(Data entries)
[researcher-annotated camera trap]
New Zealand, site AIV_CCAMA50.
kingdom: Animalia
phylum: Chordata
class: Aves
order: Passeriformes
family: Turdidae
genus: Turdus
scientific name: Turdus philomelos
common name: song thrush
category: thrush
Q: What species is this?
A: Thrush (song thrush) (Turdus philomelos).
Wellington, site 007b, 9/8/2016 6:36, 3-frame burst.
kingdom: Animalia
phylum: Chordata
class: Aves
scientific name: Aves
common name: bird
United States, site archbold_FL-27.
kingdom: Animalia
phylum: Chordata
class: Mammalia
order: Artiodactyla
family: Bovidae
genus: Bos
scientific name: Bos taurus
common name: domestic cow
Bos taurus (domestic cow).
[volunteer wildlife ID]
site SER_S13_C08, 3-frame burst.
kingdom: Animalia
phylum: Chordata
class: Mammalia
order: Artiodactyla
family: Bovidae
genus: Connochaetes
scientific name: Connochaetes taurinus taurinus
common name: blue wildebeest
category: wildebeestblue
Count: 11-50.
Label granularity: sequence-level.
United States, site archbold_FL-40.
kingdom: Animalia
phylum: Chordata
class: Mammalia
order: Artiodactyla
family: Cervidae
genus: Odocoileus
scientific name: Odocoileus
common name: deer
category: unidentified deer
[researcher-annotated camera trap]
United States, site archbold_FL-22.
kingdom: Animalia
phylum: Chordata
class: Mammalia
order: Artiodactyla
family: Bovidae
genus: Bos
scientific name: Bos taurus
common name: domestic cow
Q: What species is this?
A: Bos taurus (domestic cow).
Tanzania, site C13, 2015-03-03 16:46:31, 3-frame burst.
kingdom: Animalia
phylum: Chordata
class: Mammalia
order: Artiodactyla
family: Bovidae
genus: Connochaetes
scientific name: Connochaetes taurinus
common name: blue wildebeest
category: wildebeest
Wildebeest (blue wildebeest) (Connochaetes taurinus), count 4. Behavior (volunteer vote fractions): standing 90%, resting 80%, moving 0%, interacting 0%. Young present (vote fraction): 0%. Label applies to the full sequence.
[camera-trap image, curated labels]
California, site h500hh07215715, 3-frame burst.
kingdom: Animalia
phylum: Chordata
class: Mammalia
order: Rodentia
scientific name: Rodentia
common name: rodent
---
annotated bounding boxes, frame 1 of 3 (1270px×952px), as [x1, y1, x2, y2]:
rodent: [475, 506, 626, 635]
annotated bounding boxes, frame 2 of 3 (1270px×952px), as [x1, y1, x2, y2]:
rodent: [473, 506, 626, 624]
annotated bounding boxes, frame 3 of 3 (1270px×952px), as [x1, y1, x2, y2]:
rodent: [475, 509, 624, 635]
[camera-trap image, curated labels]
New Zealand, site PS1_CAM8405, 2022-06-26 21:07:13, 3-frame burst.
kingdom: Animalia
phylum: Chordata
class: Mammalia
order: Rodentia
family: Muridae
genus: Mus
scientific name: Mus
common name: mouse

**Problem details:** Please restate the preceding entries word for word.

**Expected answer:**
[researcher-annotated camera trap]
New Zealand, site AIV_CCAMA50.
kingdom: Animalia
phylum: Chordata
class: Aves
order: Passeriformes
family: Turdidae
genus: Turdus
scientific name: Turdus philomelos
common name: song thrush
category: thrush
Q: What species is this?
A: Thrush (song thrush) (Turdus philomelos).
Wellington, site 007b, 9/8/2016 6:36, 3-frame burst.
kingdom: Animalia
phylum: Chordata
class: Aves
scientific name: Aves
common name: bird
United States, site archbold_FL-27.
kingdom: Animalia
phylum: Chordata
class: Mammalia
order: Artiodactyla
family: Bovidae
genus: Bos
scientific name: Bos taurus
common name: domestic cow
Bos taurus (domestic cow).
[volunteer wildlife ID]
site SER_S13_C08, 3-frame burst.
kingdom: Animalia
phylum: Chordata
class: Mammalia
order: Artiodactyla
family: Bovidae
genus: Connochaetes
scientific name: Connochaetes taurinus taurinus
common name: blue wildebeest
category: wildebeestblue
Count: 11-50.
Label granularity: sequence-level.
United States, site archbold_FL-40.
kingdom: Animalia
phylum: Chordata
class: Mammalia
order: Artiodactyla
family: Cervidae
genus: Odocoileus
scientific name: Odocoileus
common name: deer
category: unidentified deer
[researcher-annotated camera trap]
United States, site archbold_FL-22.
kingdom: Animalia
phylum: Chordata
class: Mammalia
order: Artiodactyla
family: Bovidae
genus: Bos
scientific name: Bos taurus
common name: domestic cow
Q: What species is this?
A: Bos taurus (domestic cow).
Tanzania, site C13, 2015-03-03 16:46:31, 3-frame burst.
kingdom: Animalia
phylum: Chordata
class: Mammalia
order: Artiodactyla
family: Bovidae
genus: Connochaetes
scientific name: Connochaetes taurinus
common name: blue wildebeest
category: wildebeest
Wildebeest (blue wildebeest) (Connochaetes taurinus), count 4. Behavior (volunteer vote fractions): standing 90%, resting 80%, moving 0%, interacting 0%. Young present (vote fraction): 0%. Label applies to the full sequence.
[camera-trap image, curated labels]
California, site h500hh07215715, 3-frame burst.
kingdom: Animalia
phylum: Chordata
class: Mammalia
order: Rodentia
scientific name: Rodentia
common name: rodent
---
annotated bounding boxes, frame 1 of 3 (1270px×952px), as [x1, y1, x2, y2]:
rodent: [475, 506, 626, 635]
annotated bounding boxes, frame 2 of 3 (1270px×952px), as [x1, y1, x2, y2]:
rodent: [473, 506, 626, 624]
annotated bounding boxes, frame 3 of 3 (1270px×952px), as [x1, y1, x2, y2]:
rodent: [475, 509, 624, 635]
[camera-trap image, curated labels]
New Zealand, site PS1_CAM8405, 2022-06-26 21:07:13, 3-frame burst.
kingdom: Animalia
phylum: Chordata
class: Mammalia
order: Rodentia
family: Muridae
genus: Mus
scientific name: Mus
common name: mouse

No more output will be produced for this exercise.